There are no arrangements or understandings
between Mr. Sullivan and any other person pursuant to which he was selected as an officer of the Company, and there is no family relationship
between Mr. Sullivan and any of the Company’s other directors or executive officers. There are no transactions to which the Company
is a party and in which Mr. Sullivan has a direct or indirect material interest that would be required to be disclosed under Item 404(a)
of Regulation S-K.
Employment Agreement with Mr. Sullivan
In connection with his appointment as the
Company’s Chief Financial Officer, on September 1, 2022, Mr. Sullivan and the Company entered into an amended and restated employment
agreement (the “Employment Agreement”), effective on the Effective Date.
Pursuant to the terms of the Employment
Agreement, Mr. Sullivan is entitled to an annual base salary of $370,000 and is eligible to receive an annual performance bonus
of up to 50% of his annual base salary based upon the Compensation Committee’s assessment of Mr. Sullivan’s performance
and the Company’s attainment of targeted goals as set by the Compensation Committee in its sole discretion. In connection with
his appointment as Chief Financial Officer, Mr. Sullivan was also awarded 62,147 restricted stock units (“RSUs”) on
September 1, 2022 pursuant to the Company’s 2015 Equity Incentive Plan. The RSUs vest in eight equal installments, with the
first installment vesting on November 15, 2022 and the remaining seven installments vesting in six month increments beginning on May
15, 2023, subject to Mr.
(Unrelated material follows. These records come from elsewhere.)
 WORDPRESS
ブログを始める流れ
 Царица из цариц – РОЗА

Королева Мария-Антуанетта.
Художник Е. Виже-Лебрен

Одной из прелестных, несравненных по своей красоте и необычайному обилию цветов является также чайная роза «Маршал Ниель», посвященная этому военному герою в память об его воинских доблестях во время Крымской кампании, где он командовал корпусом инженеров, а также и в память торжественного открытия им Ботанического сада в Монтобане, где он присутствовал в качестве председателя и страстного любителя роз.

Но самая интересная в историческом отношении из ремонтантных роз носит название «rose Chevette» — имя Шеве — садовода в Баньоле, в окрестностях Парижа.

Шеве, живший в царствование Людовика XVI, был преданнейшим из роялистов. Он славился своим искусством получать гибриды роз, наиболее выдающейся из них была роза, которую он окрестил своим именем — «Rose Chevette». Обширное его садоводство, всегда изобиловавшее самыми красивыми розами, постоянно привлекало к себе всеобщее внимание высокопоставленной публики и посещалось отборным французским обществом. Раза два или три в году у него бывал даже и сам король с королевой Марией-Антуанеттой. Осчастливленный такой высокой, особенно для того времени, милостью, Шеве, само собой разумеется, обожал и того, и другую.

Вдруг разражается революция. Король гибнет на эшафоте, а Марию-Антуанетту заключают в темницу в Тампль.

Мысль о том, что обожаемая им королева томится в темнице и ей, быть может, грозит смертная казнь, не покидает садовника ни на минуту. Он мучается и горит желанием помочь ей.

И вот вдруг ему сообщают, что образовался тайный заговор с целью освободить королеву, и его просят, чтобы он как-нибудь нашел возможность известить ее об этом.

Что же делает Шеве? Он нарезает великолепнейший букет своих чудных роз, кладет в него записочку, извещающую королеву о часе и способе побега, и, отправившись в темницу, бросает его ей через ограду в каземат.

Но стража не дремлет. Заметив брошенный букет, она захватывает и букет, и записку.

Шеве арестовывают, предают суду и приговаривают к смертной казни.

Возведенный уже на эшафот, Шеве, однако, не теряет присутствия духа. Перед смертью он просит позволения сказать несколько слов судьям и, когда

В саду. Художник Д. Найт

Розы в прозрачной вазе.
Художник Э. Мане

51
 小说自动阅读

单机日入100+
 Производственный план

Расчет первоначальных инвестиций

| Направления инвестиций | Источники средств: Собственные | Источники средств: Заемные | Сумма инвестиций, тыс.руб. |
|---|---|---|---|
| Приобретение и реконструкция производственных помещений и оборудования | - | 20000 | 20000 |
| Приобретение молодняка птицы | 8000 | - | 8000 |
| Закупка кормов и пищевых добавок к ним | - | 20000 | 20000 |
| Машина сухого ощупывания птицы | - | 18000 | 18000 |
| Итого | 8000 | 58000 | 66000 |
Sullivan’s continuous service through each applicable vesting date. If Mr. Sullivan’s
employment is terminated by us for reasons other than for cause or if he resigns for good reason (each as defined in his Employment
Agreement), he would be entitled to receive severance payments equal to continued payment of his base salary for one year, a
prorated portion of his target bonus for the year in which his service is terminated, employee benefit coverage for up to one year,
reimbursement of expenses owed to him through the date of his termination and any benefits owed to him under any qualified
retirement plan or health and welfare benefit plan in which he was a participant, subject to his execution of a release and the
satisfaction of other specified conditions. If Mr. Sullivan’s employment is terminated by us other than for cause or if he
resigns for good reason coincident with a change in control (as defined in his Employment Agreement), he would be entitled to the
benefits described above , provided that, if his employment by the Company or any successor entity is terminated by the Company or
the successor entity without cause (and not due to disability or death) within 12 months following a change in control, 100% of his
then unvested equity awards would become fully vested. Mr. Sullivan is also eligible to participate in the Company’s 2016
Employee Stock Purchase Plan and employee benefit plans available to other employees of the Company.
The foregoing description of the Employment Agreement is not complete
and is qualified in its entirety by reference to the full text of the Employment Agreement, which will be filed as an exhibit to the Company’s
Quarterly Report on Form 10-Q for the quarter ending September 30, 2022.
Transition and Release Agreement with Mr.
Tressler
In connection with the termination of his
service as the Company’s Chief Financial Officer, on September 1, 2022, Mr. Tressler and the Company entered into a Transition and Release Agreement (the “Transition Agreement”). Pursuant to the Transition Agreement, Mr. Tressler will remain employed
with the Company and serve as an advisor to the Chief Financial Officer for a four month transition period through December 31, 2022.
Thereafter, Mr. Tressler will be entitled to eight months’ severance, as well as a pro rata portion of his 2022 target bonus, based
on his eight months of service as Chief Financial Officer during 2022.
The foregoing description of the Transition Agreement is not complete
and is qualified in its entirety by reference to the full text of the Transition Agreement, which will be filed as an exhibit to the Company’s
Quarterly Report on Form 10-Q for the quarter ending September 30, 2022.